Fiona Thornewill (born 10 July 1966) is an English explorer who reached the South Pole solo and unaided in a record 42 days in 2004, walking and skiing over 700 miles in the process.

==Background==
Born in Upton, Nottinghamshire, England, Fiona was into sports as a child, especially gymnastics, horse-racing and ice-skating. She attended Lowes Wong Junior School in nearby Southwell before going to The Rodney School in Kirklington.

Later, Fiona worked as an administrator for the RAF where she able to gain experience in flying and gliding. She also opened her own gymnasium, but tragedy struck when her husband, Bill, was killed in a road accident.

In 1992, Fiona met her present husband, Mike, who introduced her to outdoor sports such as mountaineering.
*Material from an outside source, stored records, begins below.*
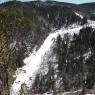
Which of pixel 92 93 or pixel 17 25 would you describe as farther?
pixel 92 93

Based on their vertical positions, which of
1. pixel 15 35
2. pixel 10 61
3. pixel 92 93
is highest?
pixel 15 35

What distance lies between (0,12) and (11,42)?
2.39 meters

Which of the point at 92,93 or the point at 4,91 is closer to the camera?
the point at 4,91

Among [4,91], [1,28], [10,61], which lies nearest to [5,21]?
[1,28]

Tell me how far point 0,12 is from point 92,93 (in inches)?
3587

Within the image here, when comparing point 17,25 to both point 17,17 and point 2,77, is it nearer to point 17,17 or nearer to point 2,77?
point 17,17

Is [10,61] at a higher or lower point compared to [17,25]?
lower

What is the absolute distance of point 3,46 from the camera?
90.5 ft

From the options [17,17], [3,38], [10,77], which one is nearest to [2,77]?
[10,77]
Mike also had ambitions to cross the South Pole overland, and these plans encouraged Fiona to follow suit.

==Expeditions==
In 2000, Michael and Fiona became the first married couple to reach the South Pole, along with Catherine Hartley.
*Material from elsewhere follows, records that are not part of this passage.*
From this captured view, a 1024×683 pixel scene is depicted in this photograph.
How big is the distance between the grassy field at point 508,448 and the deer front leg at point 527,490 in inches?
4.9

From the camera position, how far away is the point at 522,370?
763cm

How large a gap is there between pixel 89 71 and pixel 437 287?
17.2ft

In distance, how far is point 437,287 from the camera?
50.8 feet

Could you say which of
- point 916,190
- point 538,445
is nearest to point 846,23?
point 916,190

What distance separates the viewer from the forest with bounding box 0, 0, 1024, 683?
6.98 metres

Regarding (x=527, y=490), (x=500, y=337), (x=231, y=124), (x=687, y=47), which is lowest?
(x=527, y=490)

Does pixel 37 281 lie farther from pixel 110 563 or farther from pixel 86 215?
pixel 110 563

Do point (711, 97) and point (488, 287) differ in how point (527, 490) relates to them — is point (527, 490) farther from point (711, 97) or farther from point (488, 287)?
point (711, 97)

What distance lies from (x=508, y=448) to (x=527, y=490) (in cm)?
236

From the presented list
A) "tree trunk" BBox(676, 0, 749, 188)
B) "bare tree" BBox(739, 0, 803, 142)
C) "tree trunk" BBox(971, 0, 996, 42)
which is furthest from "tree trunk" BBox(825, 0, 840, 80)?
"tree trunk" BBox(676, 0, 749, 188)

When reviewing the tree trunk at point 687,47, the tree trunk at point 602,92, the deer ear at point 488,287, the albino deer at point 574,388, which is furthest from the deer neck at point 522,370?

In 2001, Mike and Fiona set up an expedition to reach the North Pole, raising money for charity in the process. Guiding them was Canadian mountaineer and arctic adventurer Paul Landry. They reached their destination in 56 days.

Fiona's greatest feat came in 2004 though, when from the edge of the continent at Hercules Inlet, she reached the South Pole in 41 days on 10 January, beating her rival Rosie Stancer in the process. The previous record was 44 days, and the previous best for a woman was 50 days – by the Norwegian Liv Arneson. Walking 22 miles a day, Fiona had to pull a sledge weighing 285 pounds, and her success is perhaps even more remarkable considering she lost her satellite navigation system 10 days in. Base camp then had to follow Fiona's mandatory emergency beacon, which showed location, and temperature only, via satellite link.

As news reached home she was congratulated by friends and family, and husband Mike was part of a party racing to meet her on Antarctica.